Data excerpts
____________
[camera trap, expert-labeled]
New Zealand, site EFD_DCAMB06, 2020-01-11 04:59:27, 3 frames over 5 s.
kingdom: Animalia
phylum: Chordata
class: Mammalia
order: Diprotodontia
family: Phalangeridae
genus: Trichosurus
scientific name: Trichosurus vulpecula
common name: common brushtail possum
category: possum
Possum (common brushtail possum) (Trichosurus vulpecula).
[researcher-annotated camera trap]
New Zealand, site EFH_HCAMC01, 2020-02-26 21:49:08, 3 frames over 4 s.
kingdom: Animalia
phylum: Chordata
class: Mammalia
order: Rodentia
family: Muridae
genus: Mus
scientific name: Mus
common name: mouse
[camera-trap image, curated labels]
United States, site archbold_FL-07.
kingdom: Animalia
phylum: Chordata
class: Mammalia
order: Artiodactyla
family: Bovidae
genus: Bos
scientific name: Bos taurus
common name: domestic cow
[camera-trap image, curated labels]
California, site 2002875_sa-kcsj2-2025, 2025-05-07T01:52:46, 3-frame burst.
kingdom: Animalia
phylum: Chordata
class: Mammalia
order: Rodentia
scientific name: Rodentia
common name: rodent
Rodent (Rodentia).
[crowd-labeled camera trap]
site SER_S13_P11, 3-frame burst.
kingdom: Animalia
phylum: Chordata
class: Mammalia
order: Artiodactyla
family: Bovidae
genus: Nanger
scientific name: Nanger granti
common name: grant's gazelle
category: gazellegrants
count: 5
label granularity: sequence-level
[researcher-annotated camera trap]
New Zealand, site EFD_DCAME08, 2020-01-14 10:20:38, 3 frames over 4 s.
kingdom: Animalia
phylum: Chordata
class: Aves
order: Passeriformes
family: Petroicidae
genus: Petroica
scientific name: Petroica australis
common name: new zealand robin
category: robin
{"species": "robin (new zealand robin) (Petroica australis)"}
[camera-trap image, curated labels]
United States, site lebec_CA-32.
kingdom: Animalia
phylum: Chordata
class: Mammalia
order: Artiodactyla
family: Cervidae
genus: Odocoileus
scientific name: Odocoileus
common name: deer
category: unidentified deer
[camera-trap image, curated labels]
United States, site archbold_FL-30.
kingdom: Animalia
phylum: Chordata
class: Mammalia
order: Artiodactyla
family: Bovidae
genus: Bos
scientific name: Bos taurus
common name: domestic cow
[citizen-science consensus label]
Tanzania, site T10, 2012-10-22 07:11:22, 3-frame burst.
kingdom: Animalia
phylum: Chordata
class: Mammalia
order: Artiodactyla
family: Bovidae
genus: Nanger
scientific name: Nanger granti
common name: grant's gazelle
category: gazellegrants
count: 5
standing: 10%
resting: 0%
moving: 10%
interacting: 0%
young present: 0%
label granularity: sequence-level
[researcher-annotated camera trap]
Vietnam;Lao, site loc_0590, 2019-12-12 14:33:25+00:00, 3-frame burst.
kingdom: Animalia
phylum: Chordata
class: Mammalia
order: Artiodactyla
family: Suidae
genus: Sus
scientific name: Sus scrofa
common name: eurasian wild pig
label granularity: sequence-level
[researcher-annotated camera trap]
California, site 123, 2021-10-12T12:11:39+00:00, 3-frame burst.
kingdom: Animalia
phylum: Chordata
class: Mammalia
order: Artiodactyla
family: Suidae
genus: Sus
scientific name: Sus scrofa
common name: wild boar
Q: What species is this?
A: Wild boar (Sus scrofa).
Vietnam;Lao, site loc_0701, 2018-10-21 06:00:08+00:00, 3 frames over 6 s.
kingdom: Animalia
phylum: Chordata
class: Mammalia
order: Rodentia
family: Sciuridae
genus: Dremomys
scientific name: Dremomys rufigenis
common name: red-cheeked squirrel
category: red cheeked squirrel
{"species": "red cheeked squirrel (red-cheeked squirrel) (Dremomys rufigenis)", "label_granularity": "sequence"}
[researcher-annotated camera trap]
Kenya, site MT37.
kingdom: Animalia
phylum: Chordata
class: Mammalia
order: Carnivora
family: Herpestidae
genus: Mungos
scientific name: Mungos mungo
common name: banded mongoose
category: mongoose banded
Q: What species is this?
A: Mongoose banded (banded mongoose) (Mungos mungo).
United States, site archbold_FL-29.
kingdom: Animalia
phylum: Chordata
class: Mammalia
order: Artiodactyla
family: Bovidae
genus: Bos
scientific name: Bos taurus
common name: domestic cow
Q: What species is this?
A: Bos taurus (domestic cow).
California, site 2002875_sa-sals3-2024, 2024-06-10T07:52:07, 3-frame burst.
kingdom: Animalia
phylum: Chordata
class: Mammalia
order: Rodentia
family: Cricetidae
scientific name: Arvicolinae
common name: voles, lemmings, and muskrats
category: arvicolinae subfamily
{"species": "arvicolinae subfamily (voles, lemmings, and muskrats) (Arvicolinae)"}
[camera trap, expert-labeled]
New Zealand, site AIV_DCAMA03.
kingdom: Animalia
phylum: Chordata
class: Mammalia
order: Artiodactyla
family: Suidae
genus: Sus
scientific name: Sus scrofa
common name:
____________
**EXERCISE BRIEF**
Find the word "over" in the entries, and copy every line it shows up in.

**SOLUTION FOR THIS PROBLEM**
New Zealand, site EFD_DCAMB06, 2020-01-11 04:59:27, 3 frames over 5 s.
New Zealand, site EFH_HCAMC01, 2020-02-26 21:49:08, 3 frames over 4 s.
New Zealand, site EFD_DCAME08, 2020-01-14 10:20:38, 3 frames over 4 s.
Vietnam;Lao, site loc_0701, 2018-10-21 06:00:08+00:00, 3 frames over 6 s.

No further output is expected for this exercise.